Triaging SAST Results
Each risk instance in your project is assigned a risk state. When a new risk is identified, its initial state is set to To Verify, meaning it hasn't been assessed by your AppSec team yet. The severity of the risk is primarily based on the CVSS score of the vulnerability. Your AppSec team can then update the risk state to one of the following options:
Not Exploitable - Select this state if your team has determined that this risk doesn’t threaten your application (and isn’t expected to cause a risk at any time in the future).
Proposed Not Exploitable - Select this state if your team has tentatively suggested that this risk doesn’t threaten your application.
Confirmed - Select this state if your team has confirmed that this risk poses a threat and requires mitigation.
Urgent - Select this state if your team has determined that this risk poses an imminent threat and requires urgent mitigation.

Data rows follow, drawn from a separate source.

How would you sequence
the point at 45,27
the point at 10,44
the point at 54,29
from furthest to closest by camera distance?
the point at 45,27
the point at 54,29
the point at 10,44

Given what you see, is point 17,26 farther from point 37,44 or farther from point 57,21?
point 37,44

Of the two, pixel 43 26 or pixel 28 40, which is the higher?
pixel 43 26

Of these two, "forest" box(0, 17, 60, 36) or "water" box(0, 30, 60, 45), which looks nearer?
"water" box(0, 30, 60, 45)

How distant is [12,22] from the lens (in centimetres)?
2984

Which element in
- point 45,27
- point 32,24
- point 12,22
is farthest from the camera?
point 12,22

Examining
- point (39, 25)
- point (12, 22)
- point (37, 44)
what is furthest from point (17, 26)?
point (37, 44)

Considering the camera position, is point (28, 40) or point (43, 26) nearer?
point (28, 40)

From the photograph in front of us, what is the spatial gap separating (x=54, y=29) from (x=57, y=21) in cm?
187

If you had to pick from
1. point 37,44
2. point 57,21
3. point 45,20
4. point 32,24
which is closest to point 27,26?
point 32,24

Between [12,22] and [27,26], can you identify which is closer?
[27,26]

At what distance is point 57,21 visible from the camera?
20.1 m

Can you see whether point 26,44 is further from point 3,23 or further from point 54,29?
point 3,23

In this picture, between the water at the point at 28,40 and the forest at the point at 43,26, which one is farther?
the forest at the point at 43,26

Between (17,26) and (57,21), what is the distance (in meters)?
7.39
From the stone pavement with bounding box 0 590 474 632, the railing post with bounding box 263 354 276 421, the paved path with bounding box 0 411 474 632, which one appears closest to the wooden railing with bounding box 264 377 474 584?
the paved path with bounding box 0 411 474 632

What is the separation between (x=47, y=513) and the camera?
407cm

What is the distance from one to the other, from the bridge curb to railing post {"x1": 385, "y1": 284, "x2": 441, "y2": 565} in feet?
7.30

When changing the Result State to Not Exploitable or Proposed Not Exploitable, a note is required to confirm the change. A change log at the bottom tracks all past changes for a single result. When multiple results are updated, the Edit title includes the number of selected results, and hovering over the State dropdown displays them.
Notice
You need update-result-not-exploitable, update-result-state-propose-not-exploitable, and add-notes permissions to use this feature.
Important
Known limitation: this functionality is not enforced via plugins; it will be added later.
Based on your AppSec team's determination, the score can be adjusted to a score between 0.0 and 10.0 with the following severity breakdown:
Critical - 9.0 to 10.0
High - 7.0 to 8.9
Medium - 4.0 to 6.9
Low - 0.1 to 3.9
Info - 0.0
Note
Users with permissions such as Update-result-severity or Update-result-severity-if-in-group can change the risk severity or score.
There are three ways to triage the results:
From the Table View: Select a result from the table to open a new job. Change the severity or state using the Edit dropdown and click Save.
Using Checkboxes: Select one or more results by checking their boxes. Then, use the Edit dropdown above the table to change their severity or state and click Save.
Through the View Code Tab: Select one or multiple results in the View Code tab, adjust the severity or state using the Edit dropdown, and click Save.
Adding Notes
Use notes to document your work with a vulnerability or improve collaboration by sharing it with colleagues. Clicking Add Note opens the note panel, where you can view the highlighted risk, add a new note, or view previous notes. Make sure to click Save Note before exiting.
Hover over the Add Note icon 
to view the latest notes and the number of notes of a vulnerability. Notes are only available for one result at a time and are viewable by multiple users. Previous notes are only visible one at a time and may be deleted by hovering over them and selecting Delete.